— Ничего не доказывает.
— В таком случае, — заметил я, — может, под Мажентой австрийцы разбили наголову французов — ведь никто из нас не был там.
— Это другое дело… там тысячи свидетелей, а тут какие-то итальянские мужики.
— Да что за охота защищать австрийских генералов… Разве мы и их и прусских генералов, офицеров не знаем по 1848 году? Эти проклятые юнкеры, с дерзким лицом и надменным видом…

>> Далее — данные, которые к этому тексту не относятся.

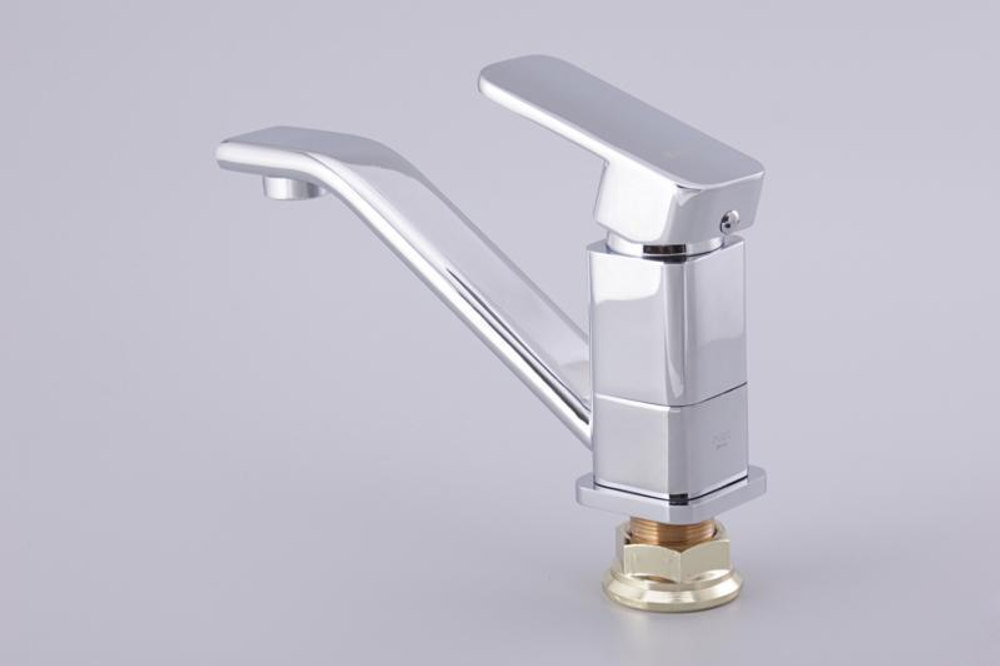 Смеситель для раковины Oute T17 T1703DB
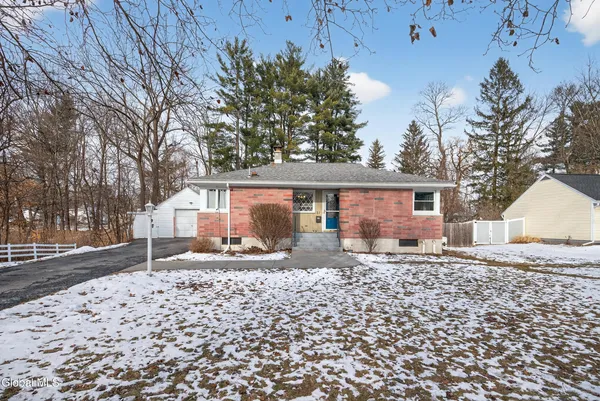 $345,000 | 27 McMillen Place, Bethlehem, NY 12054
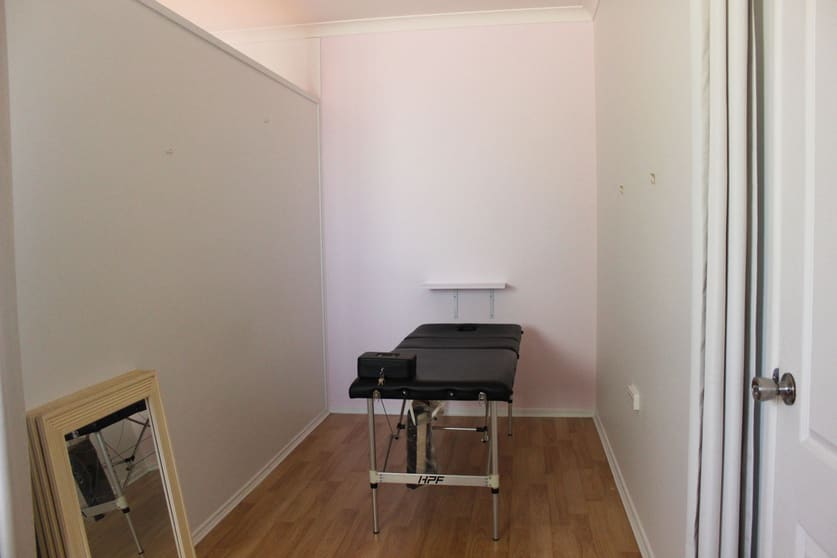 Click to view all images 4a/462 West Street Kearneys Spring QLD 4350 - Image 2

— Господа, — заметил Мюллер, — прусских офицеров не следует оскорблять и ставить наряду с австрийскими.
— Таких тонкостей мы не знаем; все они несносны, противны, мне кажется, что все они, да и вдобавок наши лейб-гвардейцы, — такие же… (154)
— Кто обижает прусских офицеров, обижает прусский народ, они с ним неразрывны, — и Мюллер, совсем бледный, отставил в первый раз отроду дрожащей рукой стакан налитого пива.
— Наш; друг Мюллер — величайший патриот Германии, — сказал я, все еще полушутя, — он на алтарь отечества приносит больше, чем жизнь, больше, чем обожженную руку: он жертвует здравым смыслом.
— И нога его не будет в доме, где обижают германский народ, — с этими словами мой доктор философии встал, бросил на стал салфетку — как материальный знак разрыва — и мрачно вышел… С тех пор мы не виделись.
А ведь мы с ним пили на «du»[992] у Стеели, Gendarmen platz, в Берлине, в 1847 году, и он был самый лучший и самый счастливый немецкий Bummler[993] из всех виденных мною. Не въезжая в Россию, он как-то всю жизнь прожил с русскими, — и биография его не лишена для нас интереса.